Reproduce the records below word for word, starting at the line that contains "Based on this" and ending with the final line of the records.

--- Provided data ---

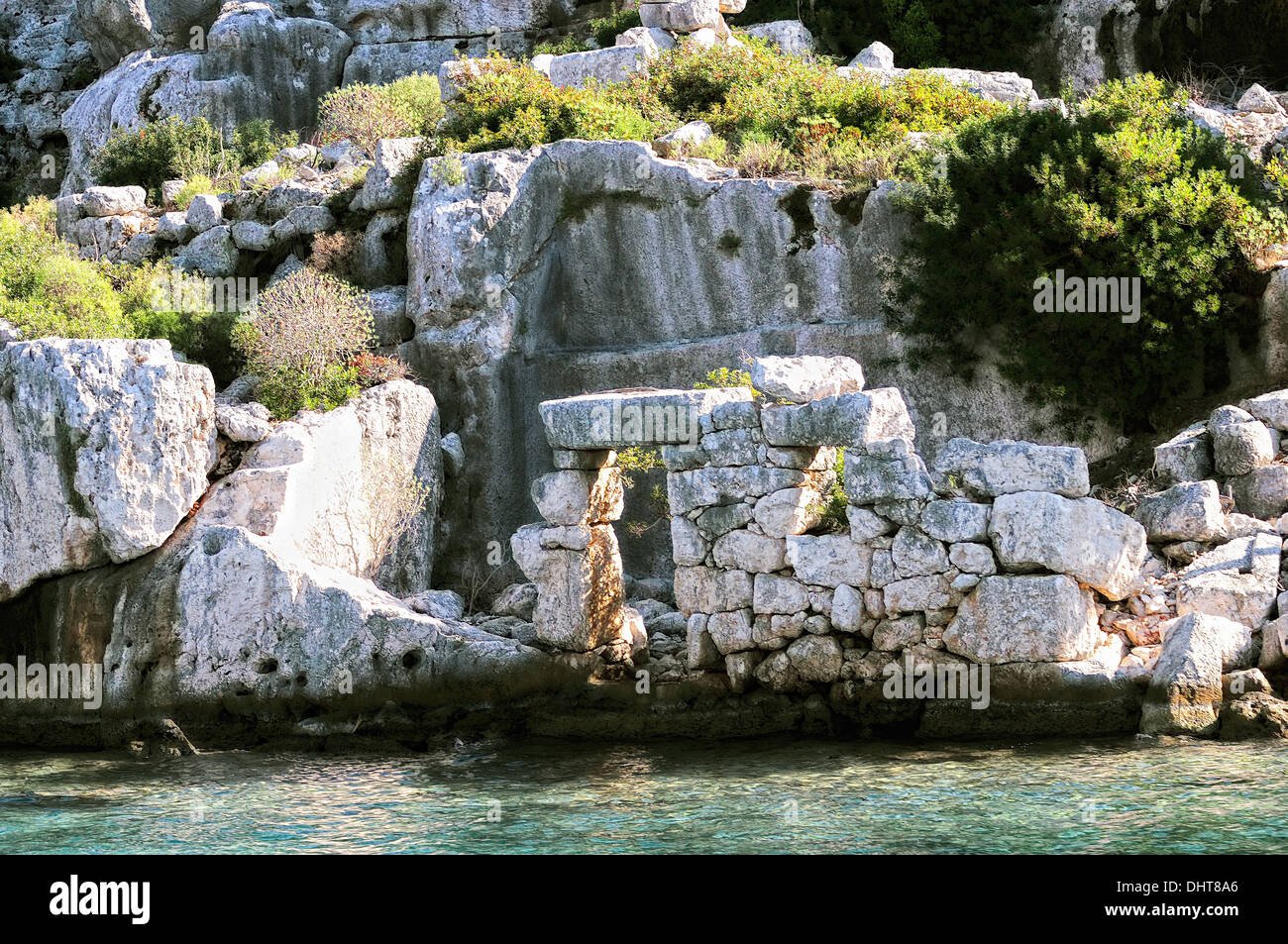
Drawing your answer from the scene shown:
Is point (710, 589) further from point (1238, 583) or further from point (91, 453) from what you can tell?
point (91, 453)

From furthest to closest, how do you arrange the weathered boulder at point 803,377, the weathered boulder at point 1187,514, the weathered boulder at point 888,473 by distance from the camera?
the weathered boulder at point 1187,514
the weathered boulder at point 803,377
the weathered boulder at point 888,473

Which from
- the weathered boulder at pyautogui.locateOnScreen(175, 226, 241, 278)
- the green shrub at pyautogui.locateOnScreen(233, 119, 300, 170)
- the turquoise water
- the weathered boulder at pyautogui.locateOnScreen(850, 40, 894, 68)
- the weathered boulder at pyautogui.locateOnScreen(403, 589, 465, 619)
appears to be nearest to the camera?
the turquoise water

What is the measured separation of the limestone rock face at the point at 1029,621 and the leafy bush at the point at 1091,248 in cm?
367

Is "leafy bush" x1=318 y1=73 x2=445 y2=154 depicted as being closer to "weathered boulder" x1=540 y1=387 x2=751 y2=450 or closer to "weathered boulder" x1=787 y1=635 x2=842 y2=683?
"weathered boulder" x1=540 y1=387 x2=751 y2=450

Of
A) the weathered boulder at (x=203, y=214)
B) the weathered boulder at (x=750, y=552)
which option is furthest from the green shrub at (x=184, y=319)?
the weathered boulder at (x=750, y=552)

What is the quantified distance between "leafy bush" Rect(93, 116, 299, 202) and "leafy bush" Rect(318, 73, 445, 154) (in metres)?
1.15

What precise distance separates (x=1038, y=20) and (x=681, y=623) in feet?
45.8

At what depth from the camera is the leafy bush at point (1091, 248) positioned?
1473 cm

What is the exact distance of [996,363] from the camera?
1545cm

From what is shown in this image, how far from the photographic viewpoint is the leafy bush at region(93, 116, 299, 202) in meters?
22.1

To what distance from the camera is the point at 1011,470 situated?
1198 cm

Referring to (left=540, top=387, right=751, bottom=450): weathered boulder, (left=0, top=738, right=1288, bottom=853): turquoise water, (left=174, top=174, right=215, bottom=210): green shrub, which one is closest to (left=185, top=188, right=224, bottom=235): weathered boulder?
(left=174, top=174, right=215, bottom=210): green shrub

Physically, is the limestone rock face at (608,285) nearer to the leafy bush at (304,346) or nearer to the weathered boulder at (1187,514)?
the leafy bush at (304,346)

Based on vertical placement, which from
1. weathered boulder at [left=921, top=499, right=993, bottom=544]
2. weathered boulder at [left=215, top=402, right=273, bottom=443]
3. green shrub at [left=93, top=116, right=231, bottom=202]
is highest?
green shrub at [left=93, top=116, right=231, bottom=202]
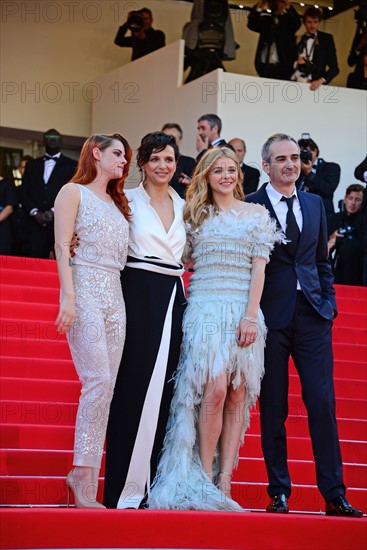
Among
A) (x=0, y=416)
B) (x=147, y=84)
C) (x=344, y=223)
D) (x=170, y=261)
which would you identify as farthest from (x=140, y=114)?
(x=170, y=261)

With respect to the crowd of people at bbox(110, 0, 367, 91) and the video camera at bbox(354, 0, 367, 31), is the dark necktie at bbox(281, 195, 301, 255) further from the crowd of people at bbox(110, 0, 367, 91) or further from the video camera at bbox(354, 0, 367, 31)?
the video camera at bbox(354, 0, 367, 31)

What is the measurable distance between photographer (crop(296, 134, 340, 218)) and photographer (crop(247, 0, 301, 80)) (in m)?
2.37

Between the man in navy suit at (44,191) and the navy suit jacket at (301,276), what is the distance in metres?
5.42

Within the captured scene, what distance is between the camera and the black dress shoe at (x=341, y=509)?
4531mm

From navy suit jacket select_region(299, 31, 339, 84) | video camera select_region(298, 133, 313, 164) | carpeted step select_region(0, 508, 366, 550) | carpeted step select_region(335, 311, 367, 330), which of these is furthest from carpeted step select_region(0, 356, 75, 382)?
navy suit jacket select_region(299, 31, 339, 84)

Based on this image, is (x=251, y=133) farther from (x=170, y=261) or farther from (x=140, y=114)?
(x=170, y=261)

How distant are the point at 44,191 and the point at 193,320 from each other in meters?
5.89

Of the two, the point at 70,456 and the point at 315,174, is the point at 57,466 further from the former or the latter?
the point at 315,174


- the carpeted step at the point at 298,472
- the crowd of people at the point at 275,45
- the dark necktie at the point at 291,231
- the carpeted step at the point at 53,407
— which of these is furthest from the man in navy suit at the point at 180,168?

---

Complete answer -
Based on this image, is (x=251, y=133) farther from (x=170, y=261) or farther from (x=140, y=114)?
(x=170, y=261)

How distant are the point at 44,191 and the point at 193,320 from each other in meters?
5.89

Of the two, the point at 70,456 and the point at 315,174, is the point at 57,466 further from the former or the latter?
the point at 315,174


- the carpeted step at the point at 298,472
- the crowd of people at the point at 275,45
- the dark necktie at the point at 291,231
- the carpeted step at the point at 53,407
— which of these is furthest from the man in navy suit at the point at 180,168?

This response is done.